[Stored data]
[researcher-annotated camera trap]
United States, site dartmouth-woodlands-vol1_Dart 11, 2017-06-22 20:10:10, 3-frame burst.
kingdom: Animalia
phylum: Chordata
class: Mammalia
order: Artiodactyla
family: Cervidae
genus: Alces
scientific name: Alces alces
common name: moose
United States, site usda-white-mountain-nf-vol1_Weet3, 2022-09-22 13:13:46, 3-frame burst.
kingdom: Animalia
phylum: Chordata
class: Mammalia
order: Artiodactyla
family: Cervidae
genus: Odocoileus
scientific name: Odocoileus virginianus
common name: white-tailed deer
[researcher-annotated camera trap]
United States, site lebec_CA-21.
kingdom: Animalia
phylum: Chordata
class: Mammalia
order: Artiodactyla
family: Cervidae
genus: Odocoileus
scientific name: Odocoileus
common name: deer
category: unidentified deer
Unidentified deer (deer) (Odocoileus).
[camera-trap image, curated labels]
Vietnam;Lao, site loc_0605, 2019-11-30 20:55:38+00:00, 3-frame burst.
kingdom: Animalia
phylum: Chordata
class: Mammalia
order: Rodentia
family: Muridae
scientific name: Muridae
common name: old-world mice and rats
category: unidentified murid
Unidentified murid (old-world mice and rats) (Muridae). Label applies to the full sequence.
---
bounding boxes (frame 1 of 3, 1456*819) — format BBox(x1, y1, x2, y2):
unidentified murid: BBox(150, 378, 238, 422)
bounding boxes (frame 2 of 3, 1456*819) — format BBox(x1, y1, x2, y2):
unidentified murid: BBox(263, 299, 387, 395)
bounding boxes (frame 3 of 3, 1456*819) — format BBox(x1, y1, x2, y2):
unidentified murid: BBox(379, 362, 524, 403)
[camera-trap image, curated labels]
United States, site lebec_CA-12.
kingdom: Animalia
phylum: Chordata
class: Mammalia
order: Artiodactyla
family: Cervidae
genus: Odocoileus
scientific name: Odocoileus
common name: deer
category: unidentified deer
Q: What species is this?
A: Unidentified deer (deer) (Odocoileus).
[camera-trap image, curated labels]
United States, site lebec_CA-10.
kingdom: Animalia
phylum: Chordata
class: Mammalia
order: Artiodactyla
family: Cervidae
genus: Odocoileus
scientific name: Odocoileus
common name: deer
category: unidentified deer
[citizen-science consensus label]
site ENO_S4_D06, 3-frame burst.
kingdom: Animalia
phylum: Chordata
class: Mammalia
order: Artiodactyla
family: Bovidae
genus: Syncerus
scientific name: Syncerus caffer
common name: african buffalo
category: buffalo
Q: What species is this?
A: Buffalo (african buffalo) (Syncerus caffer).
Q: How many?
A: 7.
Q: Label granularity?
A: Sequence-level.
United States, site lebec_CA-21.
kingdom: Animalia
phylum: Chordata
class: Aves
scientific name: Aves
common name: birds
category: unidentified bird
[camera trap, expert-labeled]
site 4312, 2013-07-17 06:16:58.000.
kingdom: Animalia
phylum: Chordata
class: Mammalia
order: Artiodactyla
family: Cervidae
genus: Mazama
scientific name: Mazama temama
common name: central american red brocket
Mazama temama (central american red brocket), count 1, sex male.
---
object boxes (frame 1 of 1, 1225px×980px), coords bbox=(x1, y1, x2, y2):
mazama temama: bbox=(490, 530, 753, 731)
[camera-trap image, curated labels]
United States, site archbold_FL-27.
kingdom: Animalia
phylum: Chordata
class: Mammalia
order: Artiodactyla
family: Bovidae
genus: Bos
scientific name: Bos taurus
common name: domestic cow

→ Required action: Each record is to be transcribed exactly and in full.

→ Answer to this problem:
[researcher-annotated camera trap]
United States, site dartmouth-woodlands-vol1_Dart 11, 2017-06-22 20:10:10, 3-frame burst.
kingdom: Animalia
phylum: Chordata
class: Mammalia
order: Artiodactyla
family: Cervidae
genus: Alces
scientific name: Alces alces
common name: moose
United States, site usda-white-mountain-nf-vol1_Weet3, 2022-09-22 13:13:46, 3-frame burst.
kingdom: Animalia
phylum: Chordata
class: Mammalia
order: Artiodactyla
family: Cervidae
genus: Odocoileus
scientific name: Odocoileus virginianus
common name: white-tailed deer
[researcher-annotated camera trap]
United States, site lebec_CA-21.
kingdom: Animalia
phylum: Chordata
class: Mammalia
order: Artiodactyla
family: Cervidae
genus: Odocoileus
scientific name: Odocoileus
common name: deer
category: unidentified deer
Unidentified deer (deer) (Odocoileus).
[camera-trap image, curated labels]
Vietnam;Lao, site loc_0605, 2019-11-30 20:55:38+00:00, 3-frame burst.
kingdom: Animalia
phylum: Chordata
class: Mammalia
order: Rodentia
family: Muridae
scientific name: Muridae
common name: old-world mice and rats
category: unidentified murid
Unidentified murid (old-world mice and rats) (Muridae). Label applies to the full sequence.
---
bounding boxes (frame 1 of 3, 1456*819) — format BBox(x1, y1, x2, y2):
unidentified murid: BBox(150, 378, 238, 422)
bounding boxes (frame 2 of 3, 1456*819) — format BBox(x1, y1, x2, y2):
unidentified murid: BBox(263, 299, 387, 395)
bounding boxes (frame 3 of 3, 1456*819) — format BBox(x1, y1, x2, y2):
unidentified murid: BBox(379, 362, 524, 403)
[camera-trap image, curated labels]
United States, site lebec_CA-12.
kingdom: Animalia
phylum: Chordata
class: Mammalia
order: Artiodactyla
family: Cervidae
genus: Odocoileus
scientific name: Odocoileus
common name: deer
category: unidentified deer
Q: What species is this?
A: Unidentified deer (deer) (Odocoileus).
[camera-trap image, curated labels]
United States, site lebec_CA-10.
kingdom: Animalia
phylum: Chordata
class: Mammalia
order: Artiodactyla
family: Cervidae
genus: Odocoileus
scientific name: Odocoileus
common name: deer
category: unidentified deer
[citizen-science consensus label]
site ENO_S4_D06, 3-frame burst.
kingdom: Animalia
phylum: Chordata
class: Mammalia
order: Artiodactyla
family: Bovidae
genus: Syncerus
scientific name: Syncerus caffer
common name: african buffalo
category: buffalo
Q: What species is this?
A: Buffalo (african buffalo) (Syncerus caffer).
Q: How many?
A: 7.
Q: Label granularity?
A: Sequence-level.
United States, site lebec_CA-21.
kingdom: Animalia
phylum: Chordata
class: Aves
scientific name: Aves
common name: birds
category: unidentified bird
[camera trap, expert-labeled]
site 4312, 2013-07-17 06:16:58.000.
kingdom: Animalia
phylum: Chordata
class: Mammalia
order: Artiodactyla
family: Cervidae
genus: Mazama
scientific name: Mazama temama
common name: central american red brocket
Mazama temama (central american red brocket), count 1, sex male.
---
object boxes (frame 1 of 1, 1225px×980px), coords bbox=(x1, y1, x2, y2):
mazama temama: bbox=(490, 530, 753, 731)
[camera-trap image, curated labels]
United States, site archbold_FL-27.
kingdom: Animalia
phylum: Chordata
class: Mammalia
order: Artiodactyla
family: Bovidae
genus: Bos
scientific name: Bos taurus
common name: domestic cow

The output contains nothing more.